Our proposed approach produced promising results; the top-performing configuration employed global average pooling, channel-wise maximum feature fusion method, and EfficientNet Large as the deep feature extractor, yielding a mean concordance index (c-index) of 0.719 ± 0.032 over five test folds. On the HECKTOR 2022 challenge dataset, our proposed approach performed better than the previous best performing method in the literature, with a mean c-index of 0.688. Additionally, the proposed segmentation-free method proved to be robust in a variety of configurations, employing several feature extractors, poolings, and feature fusion combinations that produced c-index values greater than 0.70.

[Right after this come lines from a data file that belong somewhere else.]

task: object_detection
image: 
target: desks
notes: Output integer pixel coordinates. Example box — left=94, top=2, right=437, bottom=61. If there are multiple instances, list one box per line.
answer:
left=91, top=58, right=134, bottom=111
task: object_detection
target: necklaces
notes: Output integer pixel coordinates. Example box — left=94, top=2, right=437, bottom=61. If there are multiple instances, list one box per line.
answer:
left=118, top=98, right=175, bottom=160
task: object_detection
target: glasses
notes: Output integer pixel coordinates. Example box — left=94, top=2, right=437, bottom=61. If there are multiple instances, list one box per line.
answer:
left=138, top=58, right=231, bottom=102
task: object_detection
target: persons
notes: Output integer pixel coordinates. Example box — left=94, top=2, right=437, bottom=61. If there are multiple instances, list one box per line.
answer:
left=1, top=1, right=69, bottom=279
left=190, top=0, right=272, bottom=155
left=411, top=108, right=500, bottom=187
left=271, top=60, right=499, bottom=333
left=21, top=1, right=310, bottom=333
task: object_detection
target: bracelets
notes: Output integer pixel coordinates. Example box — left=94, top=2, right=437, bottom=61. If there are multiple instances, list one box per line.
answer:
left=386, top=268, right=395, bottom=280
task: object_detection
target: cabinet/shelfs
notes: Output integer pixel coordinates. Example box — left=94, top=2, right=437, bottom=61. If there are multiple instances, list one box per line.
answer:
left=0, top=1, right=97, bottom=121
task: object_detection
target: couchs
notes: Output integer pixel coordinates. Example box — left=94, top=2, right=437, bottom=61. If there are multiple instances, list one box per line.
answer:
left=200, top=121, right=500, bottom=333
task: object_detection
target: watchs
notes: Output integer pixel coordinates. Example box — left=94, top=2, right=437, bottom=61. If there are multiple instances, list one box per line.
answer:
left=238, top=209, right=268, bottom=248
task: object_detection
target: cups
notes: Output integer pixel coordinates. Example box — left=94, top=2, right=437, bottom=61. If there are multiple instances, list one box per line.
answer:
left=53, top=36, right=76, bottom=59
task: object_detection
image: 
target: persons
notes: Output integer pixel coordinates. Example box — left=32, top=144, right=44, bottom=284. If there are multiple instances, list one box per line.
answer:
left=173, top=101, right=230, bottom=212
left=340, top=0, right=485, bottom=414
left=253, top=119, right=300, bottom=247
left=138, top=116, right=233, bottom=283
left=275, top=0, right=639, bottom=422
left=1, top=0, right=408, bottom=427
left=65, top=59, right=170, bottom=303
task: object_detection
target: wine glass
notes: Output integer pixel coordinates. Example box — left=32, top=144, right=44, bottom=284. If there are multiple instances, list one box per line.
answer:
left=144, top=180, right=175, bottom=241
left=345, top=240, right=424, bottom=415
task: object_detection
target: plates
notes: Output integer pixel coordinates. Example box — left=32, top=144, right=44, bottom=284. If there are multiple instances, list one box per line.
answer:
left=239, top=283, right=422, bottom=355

The performance of our segmentation-free framework suggests higher reproducibility, by removing the subjectivity involved in the manual tumor delineation process, while simultaneously increasing the efficiency of the outcome prediction process. This approach has the potential to lead to better treatment planning and patient care by streamlining clinical procedures and providing more reliable prognostic information for patients with head and neck cancer.